Treatment of acquired heart disease

Conservative (drug) treatment of acquired heart disease is prescribed only with the goal of stabilizing the heart rhythm, preventing heart failure (a condition in which the heart is unable to provide normal blood flow to all organs), complications and relapses (recurrences) of the underlying disease that caused the heart disease.

The main treatment method for acquired heart defects is surgery.

Valve defect correction:

  • valvotomy (dissection of fused heart valves);
  • valvuloplasty (restoration of valve function by cutting the valve walls and subsequent suturing of new leaflets).
  • Prosthetic valve replacement (replacement with an artificial one).

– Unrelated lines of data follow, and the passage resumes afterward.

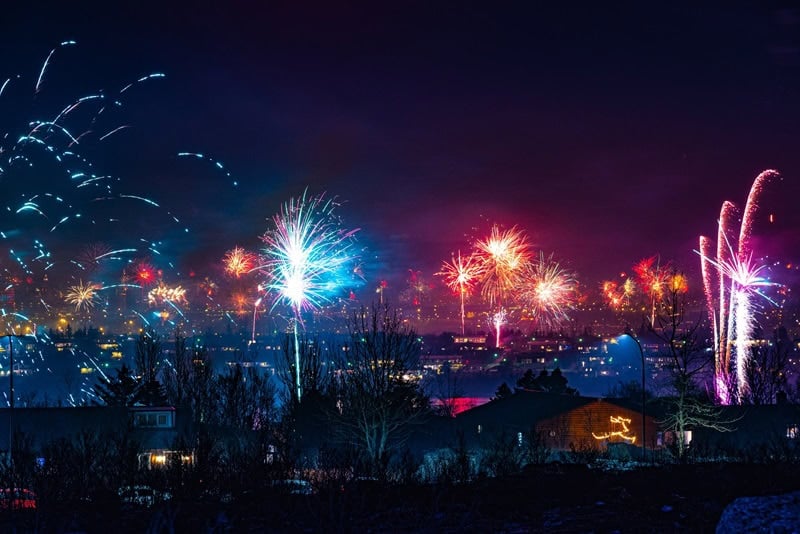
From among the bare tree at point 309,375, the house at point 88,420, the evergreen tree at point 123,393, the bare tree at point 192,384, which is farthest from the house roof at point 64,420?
the bare tree at point 192,384

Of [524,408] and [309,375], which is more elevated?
[309,375]

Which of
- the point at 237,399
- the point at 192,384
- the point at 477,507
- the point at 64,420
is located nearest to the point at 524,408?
the point at 237,399

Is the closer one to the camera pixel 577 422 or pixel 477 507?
pixel 477 507

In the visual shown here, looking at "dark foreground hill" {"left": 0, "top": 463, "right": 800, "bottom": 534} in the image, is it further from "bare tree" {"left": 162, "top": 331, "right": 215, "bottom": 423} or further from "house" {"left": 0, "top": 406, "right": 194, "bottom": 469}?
"bare tree" {"left": 162, "top": 331, "right": 215, "bottom": 423}

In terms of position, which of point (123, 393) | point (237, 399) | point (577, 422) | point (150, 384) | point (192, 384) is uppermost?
point (192, 384)

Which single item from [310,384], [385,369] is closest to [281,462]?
[385,369]

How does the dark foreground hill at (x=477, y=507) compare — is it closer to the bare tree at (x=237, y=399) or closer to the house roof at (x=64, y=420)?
the house roof at (x=64, y=420)

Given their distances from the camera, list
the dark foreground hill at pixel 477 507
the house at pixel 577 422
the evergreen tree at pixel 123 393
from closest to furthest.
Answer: the dark foreground hill at pixel 477 507
the house at pixel 577 422
the evergreen tree at pixel 123 393

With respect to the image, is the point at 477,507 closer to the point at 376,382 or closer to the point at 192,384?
the point at 376,382

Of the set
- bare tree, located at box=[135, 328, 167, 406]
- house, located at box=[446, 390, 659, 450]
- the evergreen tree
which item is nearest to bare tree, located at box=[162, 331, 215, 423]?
bare tree, located at box=[135, 328, 167, 406]

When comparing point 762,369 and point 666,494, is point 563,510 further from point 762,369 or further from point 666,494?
point 762,369

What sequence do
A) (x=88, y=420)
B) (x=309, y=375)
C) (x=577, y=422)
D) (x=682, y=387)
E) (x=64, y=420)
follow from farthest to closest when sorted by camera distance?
(x=577, y=422), (x=309, y=375), (x=64, y=420), (x=88, y=420), (x=682, y=387)
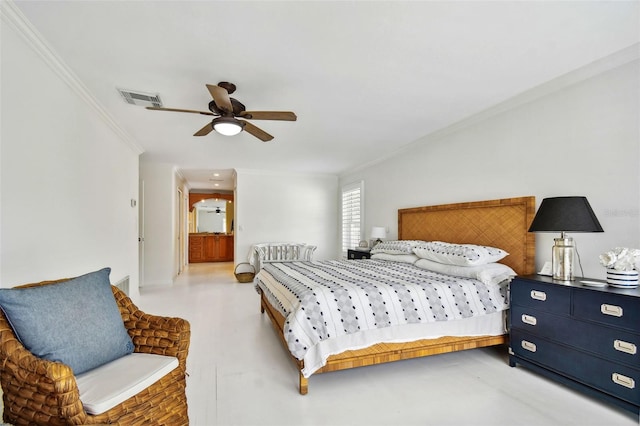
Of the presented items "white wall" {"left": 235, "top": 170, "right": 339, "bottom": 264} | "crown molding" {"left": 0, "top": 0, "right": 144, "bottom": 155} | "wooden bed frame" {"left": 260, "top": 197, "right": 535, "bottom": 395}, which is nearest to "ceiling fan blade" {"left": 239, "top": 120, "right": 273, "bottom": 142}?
"crown molding" {"left": 0, "top": 0, "right": 144, "bottom": 155}

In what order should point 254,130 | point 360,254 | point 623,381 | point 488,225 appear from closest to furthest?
point 623,381, point 254,130, point 488,225, point 360,254

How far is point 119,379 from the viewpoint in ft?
4.53

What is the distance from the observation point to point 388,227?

Complications and consequences

  • The development of heart failure (a condition in which the heart is unable to adequately supply blood to all organs and tissues).
  • Heart rhythm disturbance (any heart rhythm other than normal).
  • Thromboembolic complications (complications in which blood clots (blood clots in a vessel) can enter any vessel in the body through the bloodstream, block its lumen and cause organ dysfunction).
  • Disability of patients.
  • Lethal outcome (death).

Prevention of acquired heart disease

Prevention of all acquired heart defects consists in preventing the underlying disease that causes the defect (for example, timely treatment of tonsillitis (an infectious disease primarily affecting the palatine tonsils) prevents the development of rheumatism (a systemic inflammatory disease of connective tissue primarily affecting the heart)).